友達になって
話しているうちにふと気になって腕時計を見ると、あと5分で授業が終わるところだった。

「次の授業は出る?」
「うん、次は数学だし…」
「黒先生の数学、結構緩いよ。」
「…っ!」
「白先生の物理も楽しみよね〜。」
「…!!」
「ふふふ、ごめん、反応が可愛くって。」
「…もうっっ!」
「ふふ……ねぇ、あなたの友達になってもいい?」
「…!もちろん!初めてのお友達が妖刀姫みたいな子で嬉しい…」
「あははっ!妖刀でいいよ。これからもよろしくね。」
「う、うん…妖刀ちゃん…こちらこそよろしくお願いしますっ。」

友好のハグでぎゅっと抱きしめ合う。
花のいい香りがした。
遠くでチャイムの音が鳴り響いている。

「戻ろっか。あ、そういえば席は近いかなぁ。」
「どうだったかな。周りを見る余裕なかったから分からないや。」
「あぁ校内も分からないよね?案内は任せて!」
「ありがとう。」
「ふふ、私、小学からいるからもうあまりクラスメイトとは絡んでないの。だからみこを独り占めしちゃうわっ!」
「わ、私も妖刀ちゃんを独り占め…」
「あぁ〜っ、こんな子を白黒先生に渡すなんて…!特に黒先生は認めないわ!」
「へっ…な、何の話…?」
「みこがお嫁に貰われちゃう話!」
「っ??!!!」
「そうとなれば要チェックね…新しい楽しみが見つかった!」
「うぅ……勘弁してぇ…」

手を繋いで歩いた校内は、こんなにも賑やかで明るいものだとは思わなかった。
それぞれ仲のいい人同士お喋りしたり、ある男の子に人集りができていたり…
半妖たちが集まっていると言っても普通の学校と何も変わらない。

「よぅ、禰宜サンと妖刀姫…?」

後ろから名簿を頭に乗せてきた黒無常先生。

「友達ができたんだな。
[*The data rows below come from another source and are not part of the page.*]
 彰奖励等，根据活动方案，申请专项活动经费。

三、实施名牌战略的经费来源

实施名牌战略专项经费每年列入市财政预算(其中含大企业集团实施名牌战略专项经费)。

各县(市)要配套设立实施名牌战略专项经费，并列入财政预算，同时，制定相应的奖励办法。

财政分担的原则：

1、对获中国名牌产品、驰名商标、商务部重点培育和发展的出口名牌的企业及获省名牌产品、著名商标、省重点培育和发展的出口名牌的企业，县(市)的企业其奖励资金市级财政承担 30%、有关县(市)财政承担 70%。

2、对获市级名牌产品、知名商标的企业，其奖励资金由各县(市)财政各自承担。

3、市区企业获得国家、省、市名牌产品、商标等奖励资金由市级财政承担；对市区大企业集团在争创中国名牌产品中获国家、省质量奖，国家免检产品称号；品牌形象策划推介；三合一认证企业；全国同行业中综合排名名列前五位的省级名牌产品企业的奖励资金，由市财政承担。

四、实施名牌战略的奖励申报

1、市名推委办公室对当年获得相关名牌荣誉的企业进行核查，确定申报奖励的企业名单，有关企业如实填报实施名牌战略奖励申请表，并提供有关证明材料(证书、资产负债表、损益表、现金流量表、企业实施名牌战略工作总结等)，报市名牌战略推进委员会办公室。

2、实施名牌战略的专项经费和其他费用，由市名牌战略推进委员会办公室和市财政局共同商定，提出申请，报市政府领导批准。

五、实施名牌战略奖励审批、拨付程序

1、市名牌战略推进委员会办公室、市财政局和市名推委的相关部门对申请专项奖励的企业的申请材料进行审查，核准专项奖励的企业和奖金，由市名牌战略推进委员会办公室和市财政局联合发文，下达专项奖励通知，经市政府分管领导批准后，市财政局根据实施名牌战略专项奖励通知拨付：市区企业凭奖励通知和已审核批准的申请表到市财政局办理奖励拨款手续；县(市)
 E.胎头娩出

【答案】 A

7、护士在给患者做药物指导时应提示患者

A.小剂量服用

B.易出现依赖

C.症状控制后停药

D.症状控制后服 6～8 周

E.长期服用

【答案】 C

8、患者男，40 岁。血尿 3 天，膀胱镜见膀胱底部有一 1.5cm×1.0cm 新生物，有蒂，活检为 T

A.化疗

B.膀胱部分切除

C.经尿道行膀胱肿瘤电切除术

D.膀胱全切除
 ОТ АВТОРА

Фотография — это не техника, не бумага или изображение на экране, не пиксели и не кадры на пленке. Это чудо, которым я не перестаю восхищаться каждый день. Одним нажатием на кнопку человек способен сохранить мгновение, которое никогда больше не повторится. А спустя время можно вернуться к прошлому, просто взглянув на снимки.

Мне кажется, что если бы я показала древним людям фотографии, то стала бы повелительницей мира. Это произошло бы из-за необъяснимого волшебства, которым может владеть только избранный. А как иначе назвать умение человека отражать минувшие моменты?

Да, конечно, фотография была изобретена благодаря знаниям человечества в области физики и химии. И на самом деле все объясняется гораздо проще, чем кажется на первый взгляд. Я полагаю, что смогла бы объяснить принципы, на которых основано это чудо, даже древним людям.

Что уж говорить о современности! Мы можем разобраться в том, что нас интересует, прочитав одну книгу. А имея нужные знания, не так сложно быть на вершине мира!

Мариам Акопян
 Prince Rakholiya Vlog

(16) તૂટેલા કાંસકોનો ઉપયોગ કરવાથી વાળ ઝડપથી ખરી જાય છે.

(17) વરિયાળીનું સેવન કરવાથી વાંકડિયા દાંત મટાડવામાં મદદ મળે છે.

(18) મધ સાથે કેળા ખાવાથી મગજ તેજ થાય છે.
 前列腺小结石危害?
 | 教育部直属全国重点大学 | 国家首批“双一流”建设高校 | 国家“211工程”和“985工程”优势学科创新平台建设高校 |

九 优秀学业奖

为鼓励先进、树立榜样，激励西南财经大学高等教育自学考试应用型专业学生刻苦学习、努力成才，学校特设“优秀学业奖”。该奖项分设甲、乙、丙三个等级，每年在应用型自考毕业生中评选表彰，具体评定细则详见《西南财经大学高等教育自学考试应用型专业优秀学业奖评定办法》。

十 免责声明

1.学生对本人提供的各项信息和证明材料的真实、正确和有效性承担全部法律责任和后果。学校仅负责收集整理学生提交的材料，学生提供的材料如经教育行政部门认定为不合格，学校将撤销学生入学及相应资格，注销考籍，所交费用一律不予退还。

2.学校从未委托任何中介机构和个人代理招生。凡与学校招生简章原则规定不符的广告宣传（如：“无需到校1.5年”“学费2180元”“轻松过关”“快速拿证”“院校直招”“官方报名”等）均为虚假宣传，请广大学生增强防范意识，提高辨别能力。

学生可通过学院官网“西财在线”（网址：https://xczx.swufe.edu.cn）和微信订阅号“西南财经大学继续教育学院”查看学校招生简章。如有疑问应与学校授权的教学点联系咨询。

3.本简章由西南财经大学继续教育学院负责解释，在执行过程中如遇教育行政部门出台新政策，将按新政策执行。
」
「聞いたわ、先生、同居してるって?」
「おー、そうだ?何か悪いか?」
「みこは渡さないわよ。」
「おー?宣戦布告かぁ?……まぁお前なら安心だな、面倒見てやってくれ。」
「ふふ、もちろんよ。悪い虫は追い払わなくちゃ。」

火花が飛び散りそうな二人に戸惑ってしまう。
頭を撫でながら、笑う黒先生の顔を見て、やっと先生を安心させることができたと思った。
いつも暗かった私を慰めてくださった先生。
とても迷惑と心配をかけていたことは分かっていた。
だから、綺麗に笑う黒先生に思わずときめいてしまった。

「さっ、今日からは内容入るぞ。覚悟しとけよ?」
「そんなこと言って、めんどくさいとか言いふらしてるくせに。」
「う…いーや、こいつがいるからには張り切るぜ?先生はかっこいい方が良いだろ?」
「ソウデスネー。」
「ふ……やっぱり女は笑ってた方がいいな。」
「え…っ…」

気になることを言われたけど、チャイムが鳴ってしまった。
急いで席につく。
妖刀ちゃんの席は斜め後ろだった。
シャーペンでつつかれ、振り向いてお互い照れ笑い。
じゃー始めるぞという声で授業が始まる。
私にも楽しい新たな学校生活が始まった。